When the European Commission unveiled its Market Integration and Supervision Package (MISP) in December 2025, it included plans to upgrade the DLT Pilot Regime, particularly raising the volume caps more than 16 fold. One of the most innovative proposals was a new distributed ledger-based securities settlement scheme. Multiple banks can settle DLT transactions without a single entity in charge, removing the need for a central securities depository (CSD).
The Association for Financial Markets in Europe (AFME) welcomes the idea, but notes that it suffers from the same low volume caps that prevented large organizations from participating in the DLT Pilot Regime.

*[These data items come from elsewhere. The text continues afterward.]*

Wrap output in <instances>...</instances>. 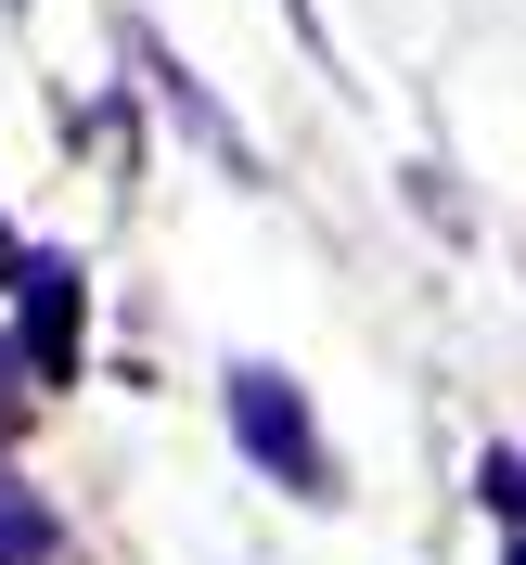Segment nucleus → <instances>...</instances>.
<instances>
[{
  "label": "nucleus",
  "instance_id": "nucleus-1",
  "mask_svg": "<svg viewBox=\"0 0 526 565\" xmlns=\"http://www.w3.org/2000/svg\"><path fill=\"white\" fill-rule=\"evenodd\" d=\"M232 450H245L270 489L334 501V450H321V424H309V386H296V373H270V360H245V373H232Z\"/></svg>",
  "mask_w": 526,
  "mask_h": 565
},
{
  "label": "nucleus",
  "instance_id": "nucleus-2",
  "mask_svg": "<svg viewBox=\"0 0 526 565\" xmlns=\"http://www.w3.org/2000/svg\"><path fill=\"white\" fill-rule=\"evenodd\" d=\"M13 348H26V373H65L77 360V257H13Z\"/></svg>",
  "mask_w": 526,
  "mask_h": 565
},
{
  "label": "nucleus",
  "instance_id": "nucleus-3",
  "mask_svg": "<svg viewBox=\"0 0 526 565\" xmlns=\"http://www.w3.org/2000/svg\"><path fill=\"white\" fill-rule=\"evenodd\" d=\"M65 553V527H52V501L26 489V476H0V565H52Z\"/></svg>",
  "mask_w": 526,
  "mask_h": 565
},
{
  "label": "nucleus",
  "instance_id": "nucleus-4",
  "mask_svg": "<svg viewBox=\"0 0 526 565\" xmlns=\"http://www.w3.org/2000/svg\"><path fill=\"white\" fill-rule=\"evenodd\" d=\"M475 489H489L501 527H526V450H489V462H475Z\"/></svg>",
  "mask_w": 526,
  "mask_h": 565
},
{
  "label": "nucleus",
  "instance_id": "nucleus-5",
  "mask_svg": "<svg viewBox=\"0 0 526 565\" xmlns=\"http://www.w3.org/2000/svg\"><path fill=\"white\" fill-rule=\"evenodd\" d=\"M13 424H26V348L0 334V437H13Z\"/></svg>",
  "mask_w": 526,
  "mask_h": 565
},
{
  "label": "nucleus",
  "instance_id": "nucleus-6",
  "mask_svg": "<svg viewBox=\"0 0 526 565\" xmlns=\"http://www.w3.org/2000/svg\"><path fill=\"white\" fill-rule=\"evenodd\" d=\"M501 565H526V540H514V527H501Z\"/></svg>",
  "mask_w": 526,
  "mask_h": 565
},
{
  "label": "nucleus",
  "instance_id": "nucleus-7",
  "mask_svg": "<svg viewBox=\"0 0 526 565\" xmlns=\"http://www.w3.org/2000/svg\"><path fill=\"white\" fill-rule=\"evenodd\" d=\"M0 270H13V245H0Z\"/></svg>",
  "mask_w": 526,
  "mask_h": 565
}]
</instances>
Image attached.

Alongside other proposals, AFME suggests raising the limits from €10 billion to €50 billion. Perhaps more importantly the European Commission should be able to adjust the limits via a delegated act when they see fit.
“A EUR 10 billion cap is prohibitively restrictive and uncompetitive, especially as other jurisdictions move to tokenise assets at scale. Without change, the revised regime risks repeating the shortcomings of the current pilot – remaining a niche sandbox rather than becoming a launchpad for next-generation capital markets infrastructure,” said Coen ter Wal, Managing Director and Head of Technology and Operations at AFME.
As context, the rationale behind the settlement scheme idea is simple. Without blockchains, central securities depositories (CSD) are a necessity. When a bank settles a transaction, the process is opaque meaning settlement finality is not obvious to other market participants. A CSD solves this. But if you introduce a transparent distributed ledger, then other parties can see when a transaction finalizes, and a distributed alternative to a CSD becomes viable.